Speaking to Vice, Dr Reisman said the case was important because it showed "transgender healthcare, which has historically really been underground, is now moving to mainstream medicine".
"Basically, our framework was this," she said. "We give hormones and medications to create a hormonal environment to mimic what pregnancy does to the body. We mimic delivery. Then we do whatever we can to keep prolactin levels high so breastfeeding can continue."
Dr Reisman conceded that "part of the risk was of the unknown". "What doesn't exist in the literature is, for example, a nutritional breakdown of breast milk in transgender women," she said.
But she said both the mother and the baby were healthy. "I last saw the baby around the six-month mark," she said. "At that point, he was really cute. And everything was going well."

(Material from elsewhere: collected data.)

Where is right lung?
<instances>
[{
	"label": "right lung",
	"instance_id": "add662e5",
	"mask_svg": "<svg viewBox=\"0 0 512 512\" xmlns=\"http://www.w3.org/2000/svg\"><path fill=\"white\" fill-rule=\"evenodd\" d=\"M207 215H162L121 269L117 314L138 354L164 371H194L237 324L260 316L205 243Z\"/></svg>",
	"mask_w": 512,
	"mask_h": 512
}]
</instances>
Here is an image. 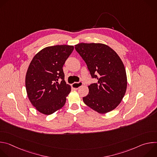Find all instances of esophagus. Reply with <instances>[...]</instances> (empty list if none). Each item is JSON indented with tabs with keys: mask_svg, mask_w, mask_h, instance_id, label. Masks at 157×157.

Dr Madeline Deutsch from the University of California, herself a transgender woman with a six-month-old baby, told New Scientist the practice could not be recommended because it was not clear whether transgender breast milk had the same components as that of gestational mothers.
She said the long-term impact on the baby in measures such as IQ was unknown. "I am very sad not to be able to breastfeed [my baby] and at the same time I did not consider doing this for the above reasons," she said.